Beutegreifer

Keinen Platz für Wolf und Bär

Wolf_Maucher
Paul Kannamüller
am Montag, 02.09.2019 - 15:28

Hechenberger: Stimmung in Tirol ist aufgeheizt.

Innsbruck Die jüngsten Schafsrisse am Roßkogel und der Inzinger Alm sorgen in Tirol weiter für hitzige Diskussionen um die großen Beutegreifer. Zwar stünde eine endgültige Bestätigung durch die Untersuchung von DNA-Proben noch aus, aber nach ersten Einschätzungen gehen die Experten von einem Bären aus, der jüngst rund 20 Schafe getötet hat, heißt es aus der Landwirtschaftskammer.
Als Konsequenz hätten erste Bauern aus Angst vor weiteren Angriffen ihre Schafe bereits von der Alm getrieben, so LK-Präsident Josef Hechenberger.

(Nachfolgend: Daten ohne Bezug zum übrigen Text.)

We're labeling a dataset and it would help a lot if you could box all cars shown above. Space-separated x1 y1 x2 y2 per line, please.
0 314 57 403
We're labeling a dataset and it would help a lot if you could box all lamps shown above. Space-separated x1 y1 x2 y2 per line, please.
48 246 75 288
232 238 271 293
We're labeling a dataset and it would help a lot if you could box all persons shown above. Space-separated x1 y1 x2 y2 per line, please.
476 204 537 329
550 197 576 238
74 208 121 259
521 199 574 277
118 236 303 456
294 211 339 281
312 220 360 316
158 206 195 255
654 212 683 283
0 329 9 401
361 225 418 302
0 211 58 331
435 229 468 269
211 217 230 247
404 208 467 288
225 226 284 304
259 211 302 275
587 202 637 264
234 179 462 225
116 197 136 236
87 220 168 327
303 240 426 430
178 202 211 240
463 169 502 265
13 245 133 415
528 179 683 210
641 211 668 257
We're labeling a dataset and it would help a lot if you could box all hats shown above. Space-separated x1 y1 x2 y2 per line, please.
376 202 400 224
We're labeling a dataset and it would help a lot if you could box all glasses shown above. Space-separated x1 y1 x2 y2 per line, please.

Sollte es weitere Risse geben, würden diesem Beispiel wohl bald weitere Bauern folgen. In solchen Fällen hat die Tiroler Landwirtschaftskammer inzwischen eine Unterstützung bei den Futtermittelkosten in Aussicht gestellt.

Illegaler Abschuss
wird kritisiert

Der illegale Abschuss eines „höchstwahrscheinlichen“ Wolfes spiegele jedenfalls die Stimmungslage in der bäuerlichen Welt wider, betont Hechenberger. Gleichzeitig fügte er aber auch hinzu: „Das kann nicht gutgeheißen werden und nicht unser Weg sein.“ Langfristig könne den Almbauern nur die Senkung des Schutzstatus und damit die Möglichkeit legaler Entnahmen helfen. Der Kammerpräsident fordert, dass dieses Problem nicht bundesländer- oder regionsweise behandelt, sondern auf eine überregionale Ebene gehoben wird. Nur so könne für dieses grenzüberschreitende Problem endlich auch eine europaweite Lösung gefunden werden.
Praxistaugliche Lösungen hat man hingegen in der Landwirtschaftskammer für Entschädigungszahlungen bei Schafen und Ziegen entwickelt, die sich an den durchschnittlichen Versteigerungspreisen von Zuchttieren orientieren, die im Herdebuch geführt werden. Als Referenzrahmen werden die Versteigerungen im Zeitraum Anfang August bis Ende April herangezogen.
Wie die Landwirtschaftskammer mitteilt, liege der aktuelle Standardkostensatz für ein Herdebuch-Schaf über einem Jahr somit bei 347 Euro. Liege dagegen für ein gerissenes Tier eine Rechnung über einen höheren Betrag vor, so wird ein bis zu 30 Prozent höherer Betrag entschädigt. Diese Regelungen sollen komplizierte weitere Gutachten ersparen und eine raschere und unbürokratischere Entschädigung ermöglichen, heißt es. Zur Anwendung kämen diese Kostensätze immer dann, wenn ein Nutztier „eindeutig und nachweisbar oder mit sehr hoher Wahrscheinlichkeit“ von einem großen Beutegreifer gerissen wurde.

Regeln sollen
Gutachten sparen

Hoffnungen auf eine Entschädigung dürfen sich auch Almbauern machen, deren gerissene Tiere in einem weitläufigen Gebiet gar nicht gefunden werden. Auch hier springe das Land ein, sofern davon ausgegangen werden könne, dass sich große Beutegreifer in der Nähe aufgehalten haben. Wie es in den Statuten weiter heißt, würden Tierverluste von bis zu fünf Prozent der aufgetriebenen Schafe und Ziegen unter bestimmten Voraussetzungen „nicht berücksichtigt“.
Eine Entschädigungsregelung gibt es auch dahingehend, falls Tierhaltern aufgrund der Präsenz eines großen Beutegreifers bei örtlich „konzentriertem und wiederholtem“ Auftreten von Rissen empfohlen wird, ihre Weidetiere einzustallen.